Imagine . . .
If in early 2015, some White House staffers transcribing confidential presidential calls were disturbed about one conversation that President Obama had with Iranian Foreign Minister Zarif. The two allegedly had confidentially discussed the staggered release of some $1.7 billion in withheld U.S. dollars to Iran — as an understood exchange for the release of 4 American hostages, $400 million of which was to be delivered, in an unmarked cargo plane at night, and in various currencies to Tehran.
The payments were allegedly to take place in the general context of the ongoing “Iran Deal” nuclear nonproliferation negotiations, and a time when Iranian-funded Hezbollah was staging terrorist operations in Syria and from Lebanon.
Imagine further that a few of the insider staffers/transcribers talked about their worries over such a quid pro quo and the disconnect between what their president was saying to the Iranians and what the administration was denying to the press. And they were further outraged because such payments were hidden from the public and in apparent violation of US policy prohibiting cash payments for hostage releases.
At that point, a furious conservative Republican, former CIA analyst, and former Dick Cheney staffer, with ties to a likely 2016 Republican presidential candidate, working in the National Intelligence Program, contacted the staff of Representative Nunes, Republican chairman of the House Intelligence Committee. The latter’s staff then helped to prep and advise the complainant, along with a mostly conservative leaning law firm, before submitting the formal charges to the inspector general.
The gist of the brief, citing legal precedents, footnoted to often-conservative media, and prepared as a formal legal document, was that the anonymous complainant had heard and learned from anonymous bureaucrats that they in turn had heard the Obama–Zarif call. Such hearsay in the complaint was allowable given that the whistleblower protocols have been mysteriously recently altered to permit such second-hand complaints.
Imagine also that Chairman Nunes did not apprise his Democratic members of the committee of the complaint, but tweeted about its contents for several weeks in criticism of President Obama and his negotiations with Iran, before releasing its existence to the media. Note too that the complainant’s second- and third-hand version of the Obama–Zarif call differed in vital areas from the actual transcription of the call immediately released by President Obama. Imagine further that Chairman Nunes read into the Congressional record his own version of the Obama–Zarif call that was for the most part not accurate, and when called on his deception claimed he was only offering a “parody” of the call.
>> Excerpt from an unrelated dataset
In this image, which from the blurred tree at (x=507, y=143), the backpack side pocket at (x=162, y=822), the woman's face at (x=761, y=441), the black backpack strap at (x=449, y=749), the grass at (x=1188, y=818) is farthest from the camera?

Chairman Nunes would also announce that the whistleblower’s name would not be disclosed, although he/she was known to Nunes and his Republican committee colleagues, and further that the whistleblower would not appear to testify to the committee to which he/she first addressed his/her complaints, and instead would only answer written questions.
Would Republicans seek impeachment of President Obama on the basis of such evidence of the whistleblower’s alleged quid pro quo?
Would Democrats be angry about the manner in which the whistleblower’s complaint emerged and the anonymous whistleblower’s own background and motives? Would they say that the transcript of the call, not the whistleblower’s second-hand version of it, showed that Obama and Zarif were discussing parameters of further conflict resolution, aside from the Iran deal, and without explicit ransom for hostages?
Would Republicans simply respond that after the Benghazi travesty, the Fast and Furious scandal, the monitoring of the Associated Press reporters and Fox News’s James Rosen, the Lois Lerner IRS scandal, and the hot mic, quid pro quo horse trading of Obama with the Russian government, they had now more than enough evidence of high crimes and misdemeanors anyway and would proceed on the prompt of the whistleblower to impeach the president?